- Request -
All of the data should be output character for character, except the pictures.

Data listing
>>>
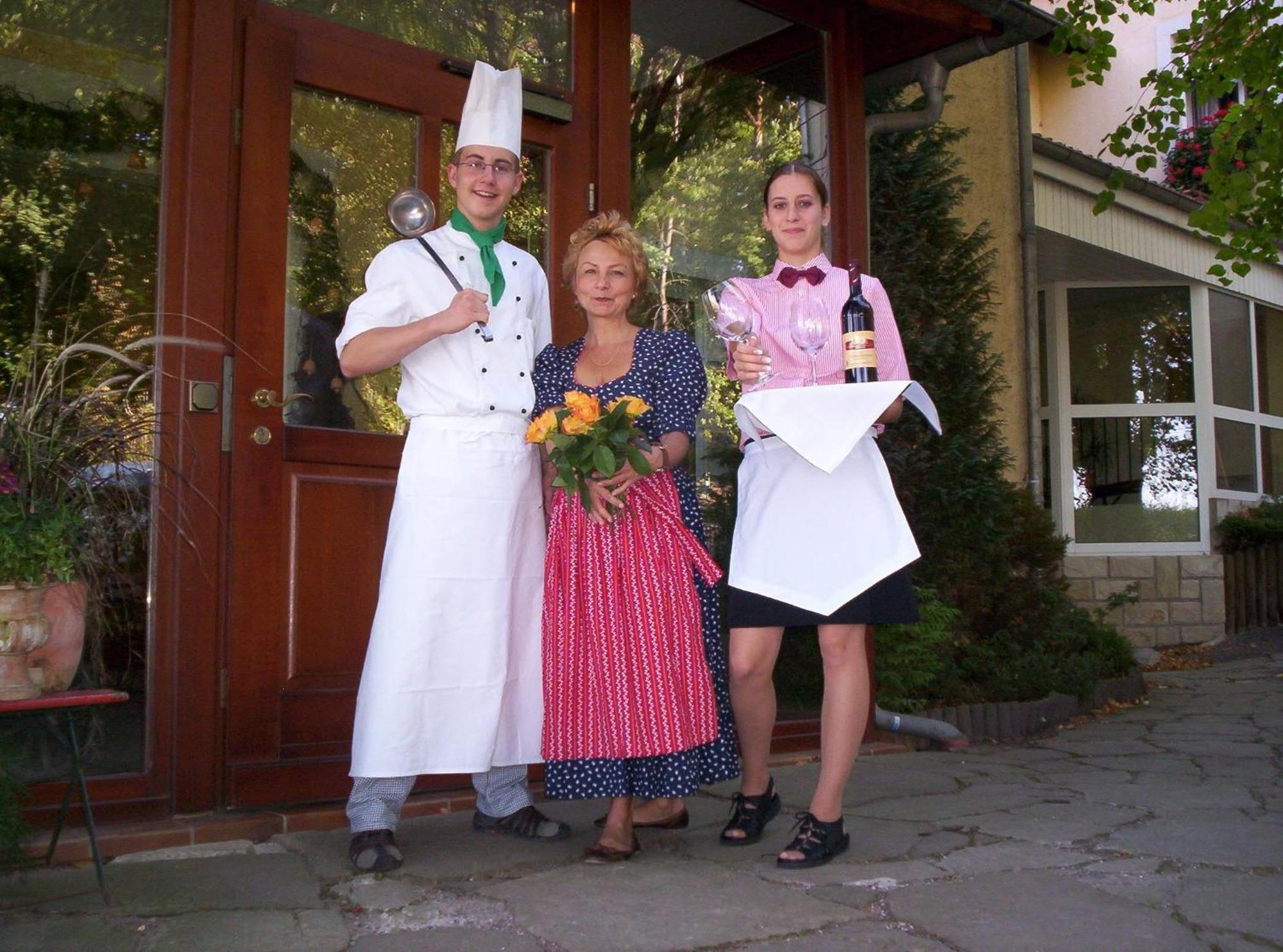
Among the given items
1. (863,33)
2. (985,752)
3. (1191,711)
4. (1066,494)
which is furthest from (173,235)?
(1066,494)

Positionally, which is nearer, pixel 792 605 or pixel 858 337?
pixel 858 337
<<<
- Exercise solution -
Among the given items
1. (863,33)
2. (985,752)
3. (1191,711)
4. (1066,494)
which is furthest from (173,235)?
(1066,494)

Positionally, which is nearer, pixel 792 605 or pixel 858 337?
pixel 858 337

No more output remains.